NVIDIA / nccl

Optimized primitives for collective multi-GPU communication
Other
3.16k stars 796 forks source link

How does collective operations call runRing, runTreeUpDown, and runTreeSplit #1300

Open ZhiyiHu1999 opened 4 months ago

ZhiyiHu1999 commented 4 months ago

Hello, I want to ask how collective operations defined in collectives.cc call runRing, runTreeUpDown, and runTreeSplit functions. For example, we have ncclAllReduce() function defined in collectives.cc, how does this function call runRing, runTreeUpDown, and runTreeSplit functions defined in all_reduce.h to run these algorithms. In addition, how does ncclAllReduce() function choose which algorithm to use? ( I barely found a file that includes all_reduce.h, which may strain my confusion). Thanks a lot!

Hizhaoyuan commented 4 months ago

The ncclLaunchKernel function plays a pivotal role, being responsible for initiating the execution of NCCL kernels. The implementation of this function relies on CUDA's cudaLaunchKernel API, which is used to enqueue the NCCL kernel for execution.

To thoroughly understand this process, it is essential to delve into the execution mechanism of CUDA kernels. Within the implementation of NCCL, cudaLaunchKernel is the key function that triggers the kernel execution. It accepts a pointer as its first argument, which points to a CUDA kernel function that conforms to a specific signature.

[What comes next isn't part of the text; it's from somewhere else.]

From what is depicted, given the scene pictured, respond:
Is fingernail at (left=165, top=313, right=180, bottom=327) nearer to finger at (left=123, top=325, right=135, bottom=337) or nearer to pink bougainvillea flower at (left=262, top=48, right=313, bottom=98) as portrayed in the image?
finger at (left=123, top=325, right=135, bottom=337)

In the source code of NCCL, you may notice that header files such as all_reduce.h and all_gather.h define functions with the device attribute. These functions are restricted to execute on the device side and are called by functions with the global attribute defined in common.cu. The global functions serve as the entry point for CUDA kernels; they are the targets pointed to by the first argument of the cudaLaunchKernel function.